The University of Maryland Data Breach: Insights and Questions

Wow, that brings back memories!

Wow, that brings back memories!

Gabriel J. Michael / gmichael at gwu dot edu

Yesterday evening, the University of Maryland announced that it had suffered a data breach exposing personally identifiable information of approximately 309,079 individuals, including current and former students, current and former faculty and staff, administration, and affiliated personnel.

Specifically, the University is reporting that attackers were able to copy a database containing the full names, Social Security Numbers (SSNs), birth dates, and University ID numbers (UIDs) of everyone issued a university ID since 1998.

The University’s response so far has been reasonable. The breach is thought to have occurred early Tuesday morning, and the University began notifying the public Wednesday evening, less than 48 hours later.

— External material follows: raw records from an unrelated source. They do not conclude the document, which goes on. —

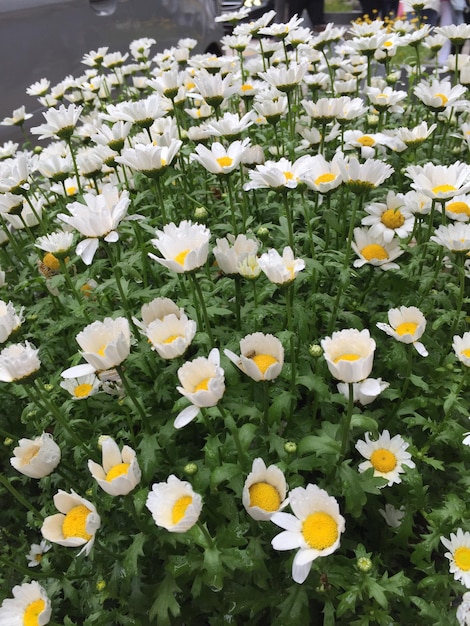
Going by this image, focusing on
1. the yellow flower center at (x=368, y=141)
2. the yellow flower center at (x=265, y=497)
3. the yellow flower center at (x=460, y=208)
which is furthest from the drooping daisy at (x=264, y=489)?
the yellow flower center at (x=368, y=141)

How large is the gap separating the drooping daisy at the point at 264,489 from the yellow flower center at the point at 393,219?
0.97 meters

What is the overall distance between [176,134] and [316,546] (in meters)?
1.66

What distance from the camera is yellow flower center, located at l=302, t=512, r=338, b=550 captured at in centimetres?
108

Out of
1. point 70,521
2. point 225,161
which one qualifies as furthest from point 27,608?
point 225,161

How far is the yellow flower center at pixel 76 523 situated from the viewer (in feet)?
4.14

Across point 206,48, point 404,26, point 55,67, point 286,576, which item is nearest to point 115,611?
point 286,576

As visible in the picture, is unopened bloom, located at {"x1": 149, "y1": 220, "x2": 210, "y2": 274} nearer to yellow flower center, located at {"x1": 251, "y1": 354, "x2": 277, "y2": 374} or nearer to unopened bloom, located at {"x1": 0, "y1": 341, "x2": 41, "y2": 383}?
yellow flower center, located at {"x1": 251, "y1": 354, "x2": 277, "y2": 374}

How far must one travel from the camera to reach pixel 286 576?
1.41 meters

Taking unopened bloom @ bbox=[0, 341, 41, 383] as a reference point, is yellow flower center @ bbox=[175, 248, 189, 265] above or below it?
above

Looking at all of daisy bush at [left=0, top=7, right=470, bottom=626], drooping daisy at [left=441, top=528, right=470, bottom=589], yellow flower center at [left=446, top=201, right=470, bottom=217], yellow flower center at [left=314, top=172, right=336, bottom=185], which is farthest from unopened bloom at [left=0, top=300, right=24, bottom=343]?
yellow flower center at [left=446, top=201, right=470, bottom=217]

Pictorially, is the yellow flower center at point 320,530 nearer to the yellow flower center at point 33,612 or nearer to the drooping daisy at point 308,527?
the drooping daisy at point 308,527

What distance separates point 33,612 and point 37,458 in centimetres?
40

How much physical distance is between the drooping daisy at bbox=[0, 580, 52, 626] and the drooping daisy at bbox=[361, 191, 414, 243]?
4.74ft

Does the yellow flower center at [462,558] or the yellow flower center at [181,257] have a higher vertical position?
the yellow flower center at [181,257]
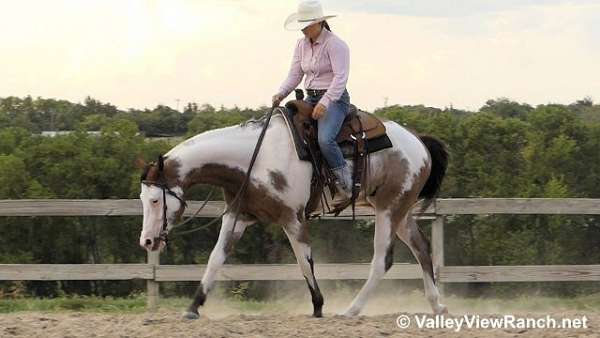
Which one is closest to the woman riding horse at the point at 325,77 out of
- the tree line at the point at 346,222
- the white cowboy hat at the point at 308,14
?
the white cowboy hat at the point at 308,14

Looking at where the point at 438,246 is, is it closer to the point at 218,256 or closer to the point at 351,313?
the point at 351,313

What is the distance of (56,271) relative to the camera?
981 cm

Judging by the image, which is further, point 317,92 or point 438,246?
point 438,246

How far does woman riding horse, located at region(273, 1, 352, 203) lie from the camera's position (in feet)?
25.0

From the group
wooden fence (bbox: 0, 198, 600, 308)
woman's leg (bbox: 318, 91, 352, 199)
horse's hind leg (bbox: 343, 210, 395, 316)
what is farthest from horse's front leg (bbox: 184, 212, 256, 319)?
wooden fence (bbox: 0, 198, 600, 308)

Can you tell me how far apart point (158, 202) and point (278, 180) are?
899mm

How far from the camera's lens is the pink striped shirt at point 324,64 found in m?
7.68

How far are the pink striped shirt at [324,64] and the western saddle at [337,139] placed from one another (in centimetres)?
18

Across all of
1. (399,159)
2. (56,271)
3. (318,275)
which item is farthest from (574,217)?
(56,271)

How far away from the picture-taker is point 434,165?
8703 mm

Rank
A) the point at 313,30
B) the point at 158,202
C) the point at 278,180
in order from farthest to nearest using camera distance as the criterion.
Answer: the point at 313,30, the point at 278,180, the point at 158,202

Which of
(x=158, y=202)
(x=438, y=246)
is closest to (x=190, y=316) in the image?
(x=158, y=202)

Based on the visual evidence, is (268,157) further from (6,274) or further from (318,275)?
(6,274)

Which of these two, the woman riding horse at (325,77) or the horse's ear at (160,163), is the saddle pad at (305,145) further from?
the horse's ear at (160,163)
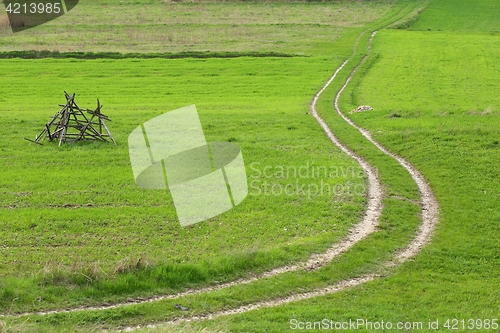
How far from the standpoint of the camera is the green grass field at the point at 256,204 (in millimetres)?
13547

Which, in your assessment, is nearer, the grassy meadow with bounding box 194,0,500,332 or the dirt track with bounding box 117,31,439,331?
the grassy meadow with bounding box 194,0,500,332

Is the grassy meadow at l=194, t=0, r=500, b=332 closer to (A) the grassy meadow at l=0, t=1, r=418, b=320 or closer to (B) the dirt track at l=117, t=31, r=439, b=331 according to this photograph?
(B) the dirt track at l=117, t=31, r=439, b=331

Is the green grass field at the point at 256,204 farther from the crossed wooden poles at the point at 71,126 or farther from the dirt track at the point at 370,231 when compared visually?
the crossed wooden poles at the point at 71,126

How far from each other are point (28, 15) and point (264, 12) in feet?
106

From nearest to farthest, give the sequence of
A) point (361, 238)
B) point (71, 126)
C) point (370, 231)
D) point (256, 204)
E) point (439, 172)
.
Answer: point (361, 238) < point (370, 231) < point (256, 204) < point (439, 172) < point (71, 126)

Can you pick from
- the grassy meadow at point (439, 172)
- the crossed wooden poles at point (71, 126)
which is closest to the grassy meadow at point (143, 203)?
the crossed wooden poles at point (71, 126)

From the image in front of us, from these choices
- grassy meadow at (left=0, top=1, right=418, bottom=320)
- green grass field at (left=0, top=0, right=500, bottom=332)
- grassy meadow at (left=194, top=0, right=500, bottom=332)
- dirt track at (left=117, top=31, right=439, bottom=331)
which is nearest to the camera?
grassy meadow at (left=194, top=0, right=500, bottom=332)

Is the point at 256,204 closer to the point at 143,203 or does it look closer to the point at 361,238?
the point at 143,203

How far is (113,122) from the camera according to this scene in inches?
1260

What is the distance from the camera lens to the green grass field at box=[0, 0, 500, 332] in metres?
13.5

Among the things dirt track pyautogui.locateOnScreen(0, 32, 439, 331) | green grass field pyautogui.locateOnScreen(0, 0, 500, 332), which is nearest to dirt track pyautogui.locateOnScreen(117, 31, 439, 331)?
dirt track pyautogui.locateOnScreen(0, 32, 439, 331)

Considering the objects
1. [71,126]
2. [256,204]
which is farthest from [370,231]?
[71,126]

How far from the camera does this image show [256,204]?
20172 mm

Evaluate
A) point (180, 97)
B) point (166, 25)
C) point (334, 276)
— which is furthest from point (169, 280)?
point (166, 25)
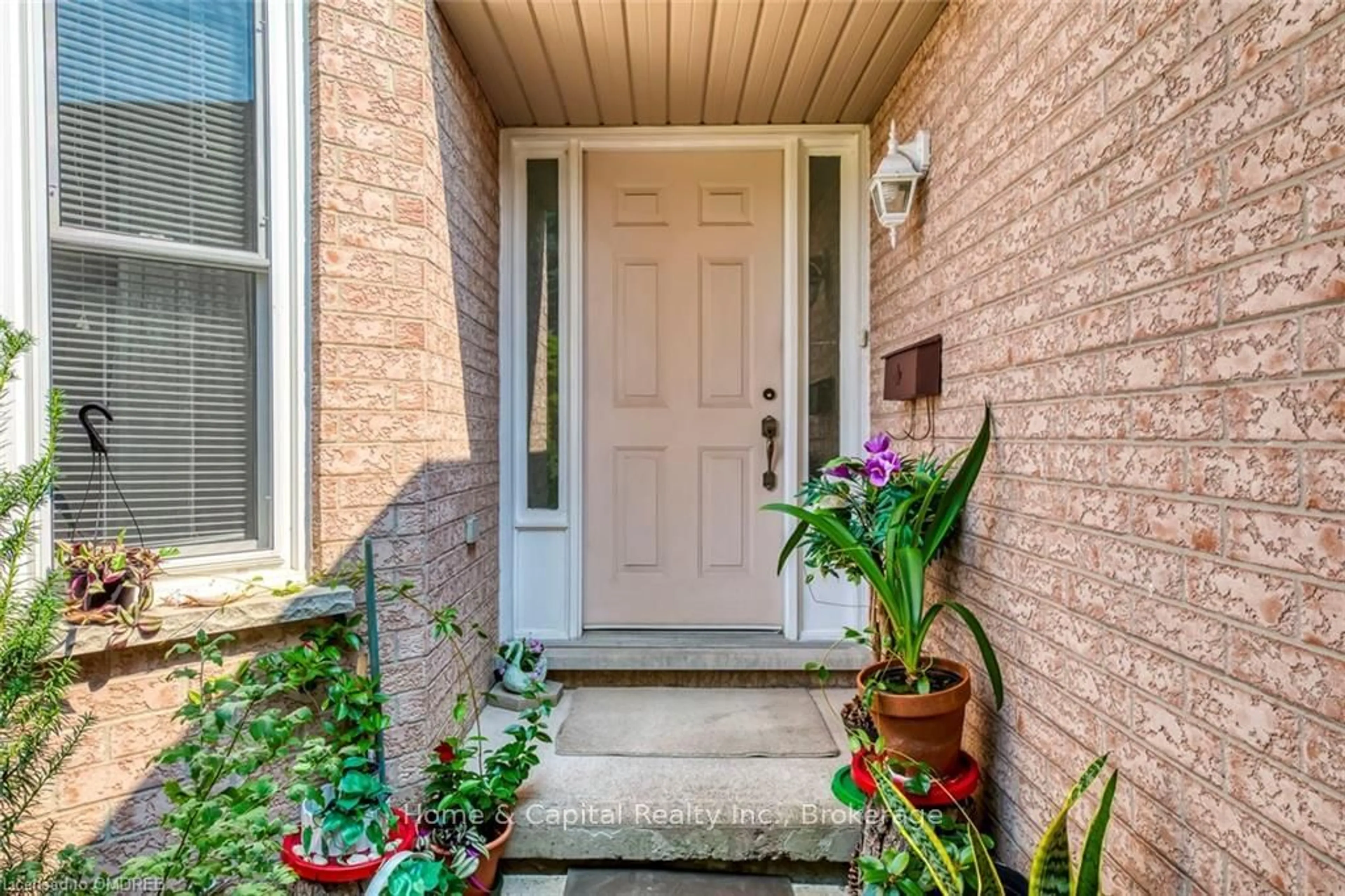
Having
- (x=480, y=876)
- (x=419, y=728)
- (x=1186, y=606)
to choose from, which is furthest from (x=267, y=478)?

Outside investigators are being brought in to examine what exactly happened.

However, there remain several serious issues that must be addressed by the University within the coming days and weeks to ensure an adequate and appropriate response to this incident. As an alumnus with some knowledge of the University’s security practices in the past, here are my thoughts.

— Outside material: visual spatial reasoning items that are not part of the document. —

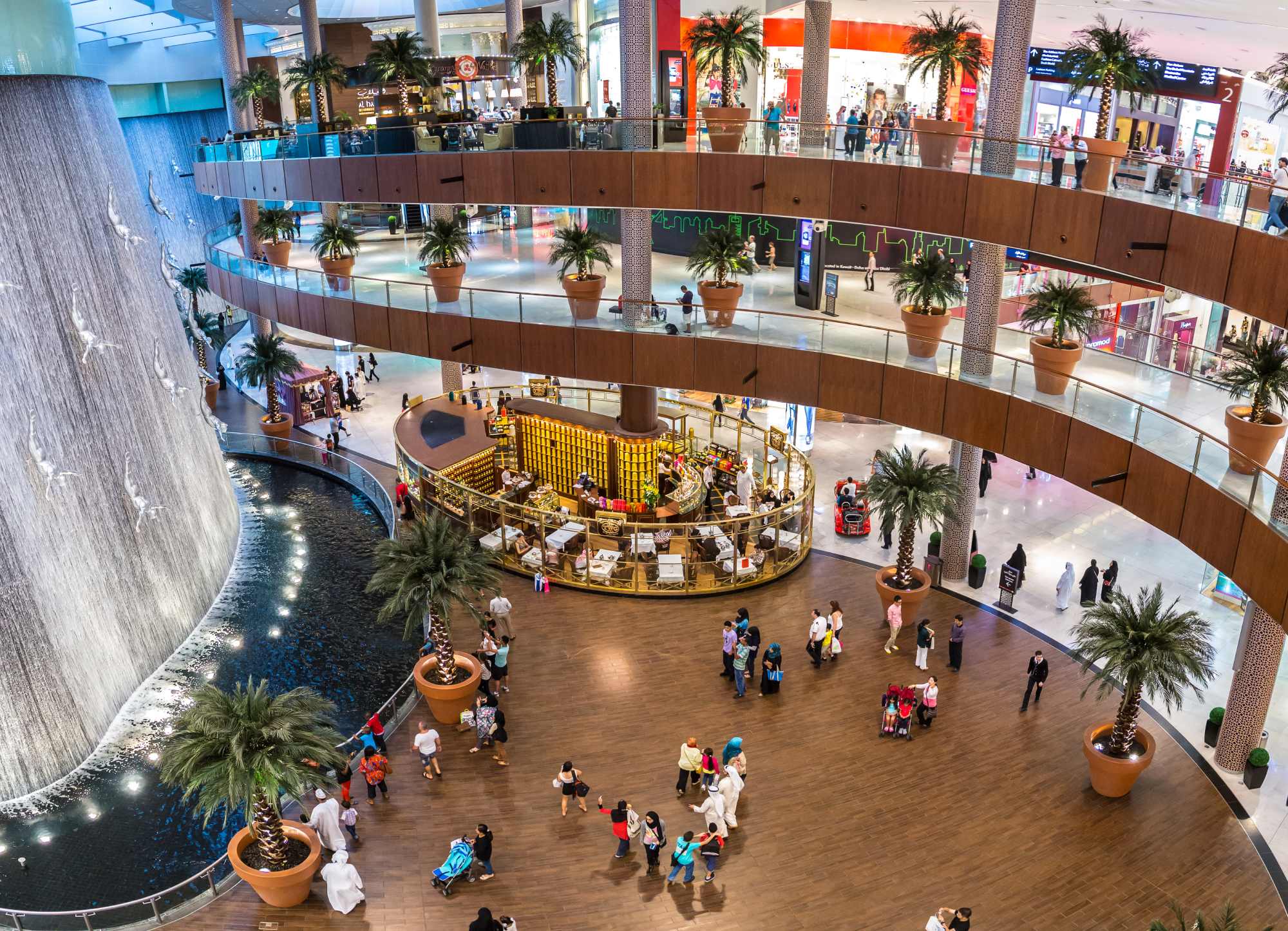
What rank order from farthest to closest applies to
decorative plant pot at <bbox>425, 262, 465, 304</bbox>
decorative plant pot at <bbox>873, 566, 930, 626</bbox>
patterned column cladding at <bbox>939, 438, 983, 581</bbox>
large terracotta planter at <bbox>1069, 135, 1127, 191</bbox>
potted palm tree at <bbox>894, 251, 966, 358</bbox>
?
decorative plant pot at <bbox>425, 262, 465, 304</bbox> < patterned column cladding at <bbox>939, 438, 983, 581</bbox> < decorative plant pot at <bbox>873, 566, 930, 626</bbox> < potted palm tree at <bbox>894, 251, 966, 358</bbox> < large terracotta planter at <bbox>1069, 135, 1127, 191</bbox>

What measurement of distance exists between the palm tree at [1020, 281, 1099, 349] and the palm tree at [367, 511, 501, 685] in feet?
34.1

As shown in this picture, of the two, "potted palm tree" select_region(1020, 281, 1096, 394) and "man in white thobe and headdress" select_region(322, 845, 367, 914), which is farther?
"potted palm tree" select_region(1020, 281, 1096, 394)

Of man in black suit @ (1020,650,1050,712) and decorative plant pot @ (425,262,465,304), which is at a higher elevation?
decorative plant pot @ (425,262,465,304)

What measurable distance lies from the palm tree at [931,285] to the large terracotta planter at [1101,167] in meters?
3.58

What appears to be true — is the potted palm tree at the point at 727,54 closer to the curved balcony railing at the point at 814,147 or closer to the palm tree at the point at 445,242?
the curved balcony railing at the point at 814,147

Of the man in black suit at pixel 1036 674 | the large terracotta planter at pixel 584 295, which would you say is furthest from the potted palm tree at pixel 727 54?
the man in black suit at pixel 1036 674

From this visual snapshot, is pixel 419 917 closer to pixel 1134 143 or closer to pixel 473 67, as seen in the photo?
pixel 1134 143

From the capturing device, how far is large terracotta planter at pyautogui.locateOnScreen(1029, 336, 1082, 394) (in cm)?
1681

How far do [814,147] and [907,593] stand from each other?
29.3 feet

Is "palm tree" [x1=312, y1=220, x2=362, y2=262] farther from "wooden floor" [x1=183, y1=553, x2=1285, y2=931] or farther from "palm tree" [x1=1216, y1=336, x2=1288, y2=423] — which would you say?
"palm tree" [x1=1216, y1=336, x2=1288, y2=423]

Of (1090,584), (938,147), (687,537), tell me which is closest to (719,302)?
(687,537)

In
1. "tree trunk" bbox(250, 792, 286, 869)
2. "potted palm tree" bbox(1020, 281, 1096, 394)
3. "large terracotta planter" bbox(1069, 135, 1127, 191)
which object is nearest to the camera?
"tree trunk" bbox(250, 792, 286, 869)

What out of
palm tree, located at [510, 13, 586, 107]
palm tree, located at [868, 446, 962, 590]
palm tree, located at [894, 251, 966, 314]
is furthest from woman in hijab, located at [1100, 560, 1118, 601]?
palm tree, located at [510, 13, 586, 107]

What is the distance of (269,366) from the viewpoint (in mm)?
30062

The University Must Immediately Address Related Security Issues

I attended the University of Maryland, College Park, between 2003 and 2007. This morning, I logged into the Testudo registrar system using my Student ID number (SID) and PIN. As the Testudo website helpfully notes, your “Student ID, in most cases, will be your Social Security Number” and “Your PIN is originally set to your six (6) digit birth date (e.g. mmddyy or 012585).

In my case, both these statements were accurate, and I was able to log in and access the transcript request service using my SSN and birth date. I suspect this is the case for large numbers of alumni, if not current students. I vaguely remember changing this PIN while I attended the University, but even if I wanted to now, there is no obvious way to do so.

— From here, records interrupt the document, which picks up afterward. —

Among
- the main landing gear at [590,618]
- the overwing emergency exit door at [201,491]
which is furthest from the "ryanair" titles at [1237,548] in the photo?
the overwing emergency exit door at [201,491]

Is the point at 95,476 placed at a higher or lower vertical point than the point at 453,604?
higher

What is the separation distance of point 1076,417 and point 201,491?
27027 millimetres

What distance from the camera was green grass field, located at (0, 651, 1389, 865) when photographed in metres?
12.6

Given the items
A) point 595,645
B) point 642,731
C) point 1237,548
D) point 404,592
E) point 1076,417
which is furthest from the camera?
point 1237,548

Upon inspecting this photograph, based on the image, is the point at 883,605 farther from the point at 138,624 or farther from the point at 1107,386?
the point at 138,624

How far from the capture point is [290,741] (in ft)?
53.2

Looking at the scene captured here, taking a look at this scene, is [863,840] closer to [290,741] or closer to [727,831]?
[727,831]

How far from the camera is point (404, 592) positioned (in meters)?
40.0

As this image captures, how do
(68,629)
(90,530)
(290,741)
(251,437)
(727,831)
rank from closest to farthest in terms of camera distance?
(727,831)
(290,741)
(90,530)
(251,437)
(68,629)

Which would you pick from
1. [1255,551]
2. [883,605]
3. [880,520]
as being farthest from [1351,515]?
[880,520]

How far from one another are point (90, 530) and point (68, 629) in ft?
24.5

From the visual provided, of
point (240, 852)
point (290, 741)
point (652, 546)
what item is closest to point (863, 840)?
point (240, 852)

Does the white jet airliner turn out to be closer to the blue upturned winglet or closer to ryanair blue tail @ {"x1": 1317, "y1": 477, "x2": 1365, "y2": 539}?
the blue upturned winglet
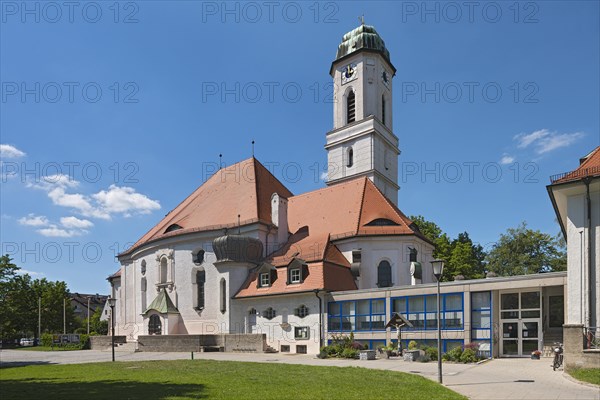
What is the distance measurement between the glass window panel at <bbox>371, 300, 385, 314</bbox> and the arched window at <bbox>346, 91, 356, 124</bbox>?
2588 centimetres

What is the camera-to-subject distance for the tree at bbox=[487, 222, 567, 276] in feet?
184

This means that the attackers (or more likely, anyone they have sold the data to) can currently request academic transcripts for any current or former student. Apart from the actual breach itself, this is almost certainly a separate FERPA violation. Unscrupulous individuals could use these transcripts in a variety of interesting ways.

If it has not already done so, the University should immediately begin monitoring the transcript request service and other related services that rely on the SID/PIN combination to prevent fraudulent access, and perhaps impose additional informational requirements before granting access to these services. The University should also advise affected individuals how they may change their PIN.

One Year of Free Credit Monitoring is Inadequate

As part of its response, the University has committed to providing “one year of free credit monitoring” through an as-yet unspecified company to those affected. While better than nothing, this is inadequate. Unlike data breaches involving credit or debit card numbers, which can be reissued, this breach released SSNs which are extremely difficult to change.

I was affected by the recent Target data breach, which exposed my credit card number to the attackers. However, my credit card company is issuing a new card with a new number, making the old card information useless. In contrast, the information obtained from the UMD data breach will remain valuable for decades to come. In fact, it will become even more valuable in a year when the free credit monitoring has expired.

The University Must Disclose the Technical Details of What Happened

So far, we know virtually nothing about the technical details of the attack. Given that the attack is still under investigation, this is understandable. However, when the investigation is complete, or at least when enough detail has been uncovered, the University must disclose the technical details of what exactly happened. There are several reasons why such disclosure is important.

First, it provides a valuable public service. If other organizations rely on similar security measures or software packages, they should have the opportunity to address the security flaws that affected the University. By not releasing details of the attack, the University would be ensuring that such attacks could be repeated in the future against other organizations.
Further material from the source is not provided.